Crabtree & Evelyn grew on the high street to its current 700 outlets but, in contrast, the neat House mail-order catalogue started life within a British art gallery, the Hambledon Gallery, now evolved into a 3,000sqft "destination shop".

"It's hard to make an art gallery financially viable in Dorset, so two- and-a-half years ago we set up the mail-order operation. We've had a fantastic year, touch lots of wood," says Victoria Suffield, House's director. "We called it House because all the photographs are shot in the house - a scruffy, lived-in one, with mucky basins and rusty taps."

Fresh farm apples are pictured jostling in large wire baskets (pounds 31); plain white china dinner plates (pounds 10.95) are personalised with curious place-cards and menu-holders (pounds 9.95 for four); and the best-selling Moroccan tea glasses (pounds 14.95 for six) are filled withdainty flowers. There's also a selection of sisal baskets to store logs (from pounds 3.95), lights, vases, sheets, toys... "It's all about personal selection, but I don't want to be too dictatorial. They're quite simple items, and you don't have to buy into the whole House thing.
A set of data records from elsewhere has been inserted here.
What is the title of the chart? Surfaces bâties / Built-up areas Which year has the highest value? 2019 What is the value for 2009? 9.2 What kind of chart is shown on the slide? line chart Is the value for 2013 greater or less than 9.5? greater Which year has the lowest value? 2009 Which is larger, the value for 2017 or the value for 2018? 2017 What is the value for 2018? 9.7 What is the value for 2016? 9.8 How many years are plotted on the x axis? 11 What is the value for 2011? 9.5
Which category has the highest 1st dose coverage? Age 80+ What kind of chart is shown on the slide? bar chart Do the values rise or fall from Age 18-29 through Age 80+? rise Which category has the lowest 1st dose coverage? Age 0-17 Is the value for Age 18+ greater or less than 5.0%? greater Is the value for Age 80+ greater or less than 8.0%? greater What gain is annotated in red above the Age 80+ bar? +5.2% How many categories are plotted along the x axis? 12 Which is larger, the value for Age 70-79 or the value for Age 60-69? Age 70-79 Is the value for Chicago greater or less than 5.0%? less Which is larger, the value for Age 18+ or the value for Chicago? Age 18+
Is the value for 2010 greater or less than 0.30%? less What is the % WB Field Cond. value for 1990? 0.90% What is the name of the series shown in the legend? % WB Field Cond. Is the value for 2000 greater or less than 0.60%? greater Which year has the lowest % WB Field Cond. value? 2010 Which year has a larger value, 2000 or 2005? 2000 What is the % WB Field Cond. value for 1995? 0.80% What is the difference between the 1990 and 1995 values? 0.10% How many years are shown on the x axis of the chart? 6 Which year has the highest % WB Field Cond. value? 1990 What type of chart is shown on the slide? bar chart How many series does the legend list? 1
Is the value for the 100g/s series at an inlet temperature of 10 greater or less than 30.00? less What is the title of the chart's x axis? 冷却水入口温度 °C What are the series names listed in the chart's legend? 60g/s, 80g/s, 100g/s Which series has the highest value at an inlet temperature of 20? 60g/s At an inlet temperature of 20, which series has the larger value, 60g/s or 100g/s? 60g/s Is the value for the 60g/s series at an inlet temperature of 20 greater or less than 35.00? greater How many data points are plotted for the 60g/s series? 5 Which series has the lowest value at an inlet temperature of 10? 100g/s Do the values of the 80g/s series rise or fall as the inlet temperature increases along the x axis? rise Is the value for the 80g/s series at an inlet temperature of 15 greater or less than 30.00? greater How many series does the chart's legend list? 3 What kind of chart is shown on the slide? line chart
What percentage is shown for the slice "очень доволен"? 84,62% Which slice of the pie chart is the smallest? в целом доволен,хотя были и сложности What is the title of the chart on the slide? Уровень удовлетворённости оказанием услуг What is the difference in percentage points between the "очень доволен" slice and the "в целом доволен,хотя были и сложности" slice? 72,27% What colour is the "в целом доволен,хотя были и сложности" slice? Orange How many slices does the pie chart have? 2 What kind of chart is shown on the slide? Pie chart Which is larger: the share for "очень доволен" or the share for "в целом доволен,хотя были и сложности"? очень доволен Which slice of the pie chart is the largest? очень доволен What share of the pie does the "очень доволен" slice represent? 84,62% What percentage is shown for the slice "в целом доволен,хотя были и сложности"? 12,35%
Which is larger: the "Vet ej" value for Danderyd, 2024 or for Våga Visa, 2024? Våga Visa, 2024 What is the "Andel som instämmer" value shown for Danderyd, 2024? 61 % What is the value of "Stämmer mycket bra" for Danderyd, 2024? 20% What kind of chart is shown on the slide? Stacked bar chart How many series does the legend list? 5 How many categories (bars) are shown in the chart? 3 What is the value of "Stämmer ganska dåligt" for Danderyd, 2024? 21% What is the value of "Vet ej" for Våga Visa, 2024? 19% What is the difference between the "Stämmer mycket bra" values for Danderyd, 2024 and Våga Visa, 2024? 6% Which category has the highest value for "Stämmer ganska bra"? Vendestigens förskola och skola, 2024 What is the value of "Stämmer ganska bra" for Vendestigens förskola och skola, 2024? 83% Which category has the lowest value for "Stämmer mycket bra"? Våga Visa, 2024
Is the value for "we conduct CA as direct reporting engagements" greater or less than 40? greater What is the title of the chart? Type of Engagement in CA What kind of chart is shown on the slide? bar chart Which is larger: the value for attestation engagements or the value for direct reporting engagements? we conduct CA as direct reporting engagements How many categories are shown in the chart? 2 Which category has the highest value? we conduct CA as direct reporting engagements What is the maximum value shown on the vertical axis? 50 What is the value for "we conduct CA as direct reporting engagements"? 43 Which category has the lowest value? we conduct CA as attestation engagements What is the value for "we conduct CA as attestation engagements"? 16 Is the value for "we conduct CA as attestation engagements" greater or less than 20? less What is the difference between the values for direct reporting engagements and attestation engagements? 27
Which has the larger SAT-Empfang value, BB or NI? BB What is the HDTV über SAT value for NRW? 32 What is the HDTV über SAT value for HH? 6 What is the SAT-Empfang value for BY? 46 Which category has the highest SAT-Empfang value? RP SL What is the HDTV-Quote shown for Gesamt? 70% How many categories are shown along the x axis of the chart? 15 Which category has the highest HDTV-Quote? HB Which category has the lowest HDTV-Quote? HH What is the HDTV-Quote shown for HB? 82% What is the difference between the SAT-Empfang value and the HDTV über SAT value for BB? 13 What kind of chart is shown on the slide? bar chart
I want people to buy beautiful pieces from us, then put them with their own things," says Victoria Suffield.

Duntisbourne is based around similar values, but steps further into British traditionalism. Based in Cheshire, and started in October this year by two people who previously supplied scarves to high-street retailers, it has a quintessential Britishness represented by an ideal - a farm in the Cotswolds that is pictured, to set the scene, at the beginning of the small but beautifully produced catalogue. Duntisbourne has also launched a gallery on the Internet, which aims to sell one-off pieces to an international market.

"Duntisbourne products are all hand-made in Britain. We want to offer future heirlooms," says its co-founder, Venetia Hendry. "We're not trying to be twee country: everything we select will fit in the modern home - but it won't be chrome. Its thinking is opposite to that of the high street, which is awash with cheap imports at low prices." Pieces include antique oak mirrors (pounds 74.95), hand-forged steel-pipe fire-blowers (pounds 18.95), sycamore hand-turned bowls (pounds 69.95), and cobalt-blue glass bowls (pounds 149.95). Best-sellers so far are the wrought-iron candle sticks (pounds 43 for two including candles), hand-painted farmyard china (from pounds 34.95), and a hand-painted salmon bowl (pounds 84.95).

A similar venture, set up just over a year ago, is Country Living magazine's By Post. Developed from the Country Living fair, this was initially set up to sell seasonal Christmas gifts, but this year it has expanded into selling lifestyle items, and is toying with the idea of becoming biannual rather than just seasonal (at the moment it runs only from October to February).

As with the other New Traditionalists, By Post prides itself on selling goods that are in some way exclusive. "Our customers don't mind spending money, as long as what they are buying is different," says Helen Riley, product developer for the company.

Best-sellers include the pashmina shawl (pounds 124.95) which arrives in an elegant silk envelope; leather washbags (pounds 19.95) and various Christmas decorations (from pounds 12.95).

However, while consumers are not flashing their money about, perhaps, as maintained in a report for American Express last week, this is as much to do with increasing canniness as with a lack of confidence in the economy.